Little was known about the navigability of the Colorado River above Fort Yuma until 1858 when Captain George Johnson took his steamboat, a side-wheeler dubbed the General Jessup upstream from Fort Yuma. On his heels was, Lieutenant Joseph Christmas of the Army Corps of Topographical Engineers and his iron-hulled, 54-foot-long military stern-wheeler, aptly named the Explorer. They both set out to see how far up the river a ship could travel. The little Explorer certainly wasn’t the most graceful-looking steamer to navigate the river. The expedition artist, Baldwin Mollhausen called her a “water-borne wheelbarrow.” She had an oversized boiler and an undersized engine. The paddle wheel was at the stern and the boiler and smokestack shared the front with a four-pound deck-mounted gun. In between was a small cabin and observation deck. Atop the cabin, a U.S. flag flapped in the breeze.
Earlier, Johnson had offered to do the job for the Army for $3,000 a month, a fraction of the $75,000 the Army appropriated to do the same survey.
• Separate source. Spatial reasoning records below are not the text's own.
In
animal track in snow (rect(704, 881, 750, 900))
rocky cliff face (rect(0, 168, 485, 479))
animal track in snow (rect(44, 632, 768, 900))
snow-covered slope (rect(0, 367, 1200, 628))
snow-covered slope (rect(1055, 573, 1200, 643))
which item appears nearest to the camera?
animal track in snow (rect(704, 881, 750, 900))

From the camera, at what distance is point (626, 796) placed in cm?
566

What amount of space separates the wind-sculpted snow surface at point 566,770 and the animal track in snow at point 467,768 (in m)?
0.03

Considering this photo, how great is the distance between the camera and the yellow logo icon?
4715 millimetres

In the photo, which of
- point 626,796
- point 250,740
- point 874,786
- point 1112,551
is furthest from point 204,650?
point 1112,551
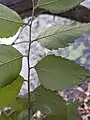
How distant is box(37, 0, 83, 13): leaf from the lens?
40cm

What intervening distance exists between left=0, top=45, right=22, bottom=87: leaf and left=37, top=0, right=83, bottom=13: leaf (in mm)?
66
His generous offer was refused and the Army went on a spending binge. It was assembled in Philadelphia, tested on the Delaware River, where it received poor grades, disassembled and shipped to San Francisco via Panama. Then it was transported by schooner to the mouth of the Colorado where it was reassembled in chilly, gale-force winds and christened, the “Explorer.”
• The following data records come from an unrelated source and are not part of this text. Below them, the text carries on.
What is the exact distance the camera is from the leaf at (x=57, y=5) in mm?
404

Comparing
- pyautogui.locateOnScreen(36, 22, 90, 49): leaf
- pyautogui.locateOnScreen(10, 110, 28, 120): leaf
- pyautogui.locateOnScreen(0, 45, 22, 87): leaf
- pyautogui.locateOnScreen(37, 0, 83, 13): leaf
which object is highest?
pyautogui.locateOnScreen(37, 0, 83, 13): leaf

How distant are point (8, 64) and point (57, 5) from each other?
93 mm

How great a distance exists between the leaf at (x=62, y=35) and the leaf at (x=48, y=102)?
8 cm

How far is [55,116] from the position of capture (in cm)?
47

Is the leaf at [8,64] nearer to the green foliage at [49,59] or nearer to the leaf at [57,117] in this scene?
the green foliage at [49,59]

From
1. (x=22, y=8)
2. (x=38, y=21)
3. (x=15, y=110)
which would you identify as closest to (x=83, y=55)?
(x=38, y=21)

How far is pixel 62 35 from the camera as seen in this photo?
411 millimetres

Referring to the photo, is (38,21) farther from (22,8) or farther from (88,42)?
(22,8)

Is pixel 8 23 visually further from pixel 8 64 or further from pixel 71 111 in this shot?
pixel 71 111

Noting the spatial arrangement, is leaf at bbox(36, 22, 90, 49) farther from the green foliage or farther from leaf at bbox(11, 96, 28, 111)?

The journey up the river to Fort Yuma took ten days and the little steamer managed to hit most of the snags and sandbars on that stretch of the river.
Earlier, Captain Johnson had decided to explore with his own steamboat, the General Jessup. Accompanying him on the journey was a curious assortment of fellows including the great scout, Paulino Weaver, Pasqual, the 6’7” tall, chief of the Yuma (“Quechan”) Indians, an Army officer and 15 enlisted men.
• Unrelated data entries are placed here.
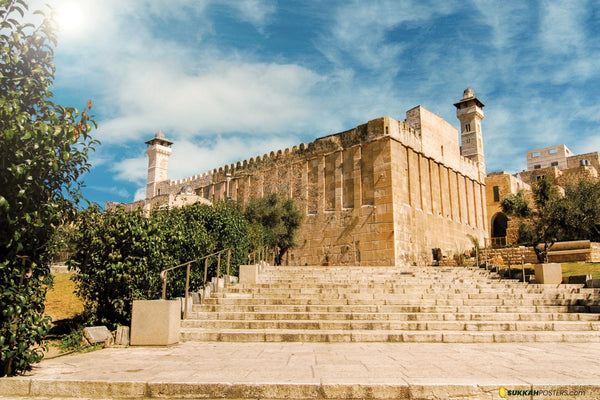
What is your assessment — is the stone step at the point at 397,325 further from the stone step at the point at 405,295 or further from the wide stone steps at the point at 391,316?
the stone step at the point at 405,295

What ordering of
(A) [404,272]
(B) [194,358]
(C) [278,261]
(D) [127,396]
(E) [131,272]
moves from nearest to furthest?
(D) [127,396] → (B) [194,358] → (E) [131,272] → (A) [404,272] → (C) [278,261]

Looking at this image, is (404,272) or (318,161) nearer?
(404,272)

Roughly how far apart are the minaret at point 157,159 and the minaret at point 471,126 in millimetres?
38842

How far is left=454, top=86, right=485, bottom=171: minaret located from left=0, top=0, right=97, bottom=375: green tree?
1772 inches

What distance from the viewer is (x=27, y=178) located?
4234 millimetres

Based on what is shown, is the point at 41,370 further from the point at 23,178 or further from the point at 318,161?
the point at 318,161

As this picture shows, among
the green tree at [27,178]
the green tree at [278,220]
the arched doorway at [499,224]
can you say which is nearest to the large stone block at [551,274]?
the green tree at [27,178]

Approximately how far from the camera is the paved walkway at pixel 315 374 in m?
3.93

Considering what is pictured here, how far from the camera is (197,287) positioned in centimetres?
1113

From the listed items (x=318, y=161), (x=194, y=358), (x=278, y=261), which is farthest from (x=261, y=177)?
(x=194, y=358)

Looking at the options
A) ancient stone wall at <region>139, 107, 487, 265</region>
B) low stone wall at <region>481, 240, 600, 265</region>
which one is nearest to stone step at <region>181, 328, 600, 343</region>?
low stone wall at <region>481, 240, 600, 265</region>

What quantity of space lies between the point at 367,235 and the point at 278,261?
528 centimetres

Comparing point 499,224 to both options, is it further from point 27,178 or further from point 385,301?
point 27,178

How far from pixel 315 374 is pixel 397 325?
411 cm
He took his side-wheeler up the silt-laden river to Pyramid Canyon, over 300 miles above Fort Yuma and determined the river was navigable all the way to the Virgin River. Then, he turned around and headed downstream.
The next day, near today’s Needles, they met Lieutenant Ned Beale and his Camel Corps surveying the 35th Parallel, the future Route 66. The meeting of a steamboat and a pack of hump-backed camels in the Mohave Desert had to be one of the most unlikely events in the history of the American West.
Meanwhile, Lt. Ives and his little Explorer, clawed their way up the Colorado and came to the same conclusion as Captain Johnson.
On his way back Ives, decided to leave his boat, head east and explore the mighty Grand Canyon. With the help of some local native guides, he snaked his way into the canyon, thus becoming the first white man to accomplish the feat. His comments afterwards were most interesting. “It can be approached, only from the south and after entering it there is nothing to do but leave. Ours has been the first and will doubtless be the last party of whites to visit this profitless locality.”
It’s all in the eyes of the beholder.